- TASKS FOR THIS EXERCISE -
[1] In the lecture notes on medieval Jewish polemics against Christianity, which two writers are named as appearing at the end of the twelfth century?
[2] Write the next part of the lecture notes on medieval Jewish polemics against Christianity, starting after their last sentence.

Here is a lecture that Dr. Daniel Lasker gave at Ohio State last Friday on Jewish polemics against Christianity. He argues that Jews in the Middle Ages were more proactive in crafting anti-Christian polemics and that this genre was not simply a response to Christian polemics. I must admit that I am not yet convinced of his argument. I am mainly interested in what happens in the thirteenth century, the "golden age" of these polemics so to speak, and for this period he fails to make an argument. Here are my notes. As always, all mistakes are mine.
When you are talking about narrative, how do you give a framework to facts? In terms of Jewish writings against Christianity we have the basic facts yet we still have to think about the narrative of this material. There are two sides to this. Christian polemics against Judaism go back to the New Testament itself. The Jewish polemics come much later. The old narrative was that Jews were responding to Christians. If Christians had not initiated there would have been no reason for Jews to write. In Jewish apologetics, Jews are the tolerant ones who believe that the righteous of all faiths have a share in the world to come.
According to Jeremy Cohen, prior to 1170 Jews did not write polemics because Christians were not interested in Jews. Instead Jews held to traditional genres like biblical commentary. At the end of the twelfth century we see Jacob b. Reuben and R. Joseph Kimhi. They were interested merely in protecting Jews, not in going on the offensive.

- EXTRACTED ENTRIES -
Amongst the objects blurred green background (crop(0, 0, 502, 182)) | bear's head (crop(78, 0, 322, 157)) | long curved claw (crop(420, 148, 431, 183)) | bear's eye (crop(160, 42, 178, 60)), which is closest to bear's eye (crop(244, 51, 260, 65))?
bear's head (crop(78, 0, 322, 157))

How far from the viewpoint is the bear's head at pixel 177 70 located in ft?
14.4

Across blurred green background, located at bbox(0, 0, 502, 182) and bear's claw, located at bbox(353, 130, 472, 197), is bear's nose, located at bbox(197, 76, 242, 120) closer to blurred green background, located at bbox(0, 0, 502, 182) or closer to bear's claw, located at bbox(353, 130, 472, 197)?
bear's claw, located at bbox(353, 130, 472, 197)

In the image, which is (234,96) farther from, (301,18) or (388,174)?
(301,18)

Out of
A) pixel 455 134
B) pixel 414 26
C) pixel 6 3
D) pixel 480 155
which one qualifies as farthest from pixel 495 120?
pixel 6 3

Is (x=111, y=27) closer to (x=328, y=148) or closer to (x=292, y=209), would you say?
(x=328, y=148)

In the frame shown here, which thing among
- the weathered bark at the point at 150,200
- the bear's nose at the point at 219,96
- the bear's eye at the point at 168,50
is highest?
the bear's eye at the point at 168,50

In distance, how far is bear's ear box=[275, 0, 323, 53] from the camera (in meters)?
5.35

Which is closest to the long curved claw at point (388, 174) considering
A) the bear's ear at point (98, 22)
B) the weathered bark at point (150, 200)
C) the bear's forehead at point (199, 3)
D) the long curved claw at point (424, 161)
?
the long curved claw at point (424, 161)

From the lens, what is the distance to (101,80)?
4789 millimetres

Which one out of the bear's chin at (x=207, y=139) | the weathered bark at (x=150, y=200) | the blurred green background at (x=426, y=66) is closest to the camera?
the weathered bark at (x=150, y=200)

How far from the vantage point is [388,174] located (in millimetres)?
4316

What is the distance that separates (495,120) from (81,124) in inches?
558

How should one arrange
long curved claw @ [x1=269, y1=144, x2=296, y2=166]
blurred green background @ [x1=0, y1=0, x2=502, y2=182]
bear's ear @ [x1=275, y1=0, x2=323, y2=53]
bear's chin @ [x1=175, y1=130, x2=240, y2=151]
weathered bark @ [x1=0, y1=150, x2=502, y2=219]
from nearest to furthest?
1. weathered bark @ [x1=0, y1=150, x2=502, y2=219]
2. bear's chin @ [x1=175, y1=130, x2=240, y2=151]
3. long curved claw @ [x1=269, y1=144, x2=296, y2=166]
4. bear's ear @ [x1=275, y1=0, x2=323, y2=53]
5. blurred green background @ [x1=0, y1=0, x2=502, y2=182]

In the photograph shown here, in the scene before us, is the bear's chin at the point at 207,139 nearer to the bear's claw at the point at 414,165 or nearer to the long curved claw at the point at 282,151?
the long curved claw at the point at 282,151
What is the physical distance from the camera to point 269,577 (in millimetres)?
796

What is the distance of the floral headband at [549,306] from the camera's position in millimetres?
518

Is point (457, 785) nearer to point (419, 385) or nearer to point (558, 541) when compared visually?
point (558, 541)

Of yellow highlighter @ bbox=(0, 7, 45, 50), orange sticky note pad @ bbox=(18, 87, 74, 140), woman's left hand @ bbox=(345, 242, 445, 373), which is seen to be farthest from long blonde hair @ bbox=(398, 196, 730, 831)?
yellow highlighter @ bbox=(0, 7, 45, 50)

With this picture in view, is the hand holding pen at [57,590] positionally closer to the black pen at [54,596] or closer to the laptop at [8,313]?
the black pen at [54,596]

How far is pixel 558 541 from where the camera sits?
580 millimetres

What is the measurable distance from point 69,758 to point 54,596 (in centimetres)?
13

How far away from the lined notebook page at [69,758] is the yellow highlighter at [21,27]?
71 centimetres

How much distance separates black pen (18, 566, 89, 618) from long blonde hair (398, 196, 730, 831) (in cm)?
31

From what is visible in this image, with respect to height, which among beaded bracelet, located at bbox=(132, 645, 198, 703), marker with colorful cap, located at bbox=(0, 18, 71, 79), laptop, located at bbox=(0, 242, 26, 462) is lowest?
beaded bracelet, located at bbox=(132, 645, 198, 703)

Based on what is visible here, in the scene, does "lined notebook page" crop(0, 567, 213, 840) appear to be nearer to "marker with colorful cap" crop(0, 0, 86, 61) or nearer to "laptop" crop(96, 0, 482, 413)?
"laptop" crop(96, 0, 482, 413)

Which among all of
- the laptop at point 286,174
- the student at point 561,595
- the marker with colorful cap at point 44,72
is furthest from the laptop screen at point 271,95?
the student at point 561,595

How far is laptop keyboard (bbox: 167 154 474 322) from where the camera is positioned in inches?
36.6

- ANSWERS FOR THE TASKS -
[1] Jacob b. Reuben and R. Joseph Kimhi.

[2]
This narrative is very comfortable to Jews. It makes Jews out to be the tolerant ones who are always the victims. Nineteenth century Jewish historians wrote in an atmosphere that denied Jews writes so they needed to avoid anything that had Jews initiating things. Jacob Katz and Israel Yuval have helped change this model. Katz described Jews as being very comfortable with Christian culture. Yuval wrote about Jews wanting revenge against Christians when the Messiah came. Some of this comes from a discomfort with Jewish power coming from Zionism. If the past two thousand years were not simply Jews being oppressed by gentiles then Jews lose their moral blank check when it comes to dealing with the Palestinians.
In the first nine centuries of Christian history, there are many adversus Judaeos tracts, but nothing in return. At most you get anti-Christian allusions in rabbinic literature. The rise of Islam marked a major shift. Why would Jews in Muslim countries write polemics against Christianity when there was no Christian missionary campaign? There was another upswing in early modern Italy even without an actual missionary campaign. David Berger argues that Christians were actually responding to Jewish challenges. Very few Dominicans, even in the thirteenth century, were actually involved with preaching to Jews. Some of the nastiest Jewish anti-Christian polemics were not in response to Christianity. Jacob b. Reuben told his Christian friend that he would accept Judaism if he had a brain. (Jacob b. Reuben's Wars of the Lord is a response to a Christian friend who tried to convert him.) Later writers like Crescas are actually more sober. We even see earlier works being toned down.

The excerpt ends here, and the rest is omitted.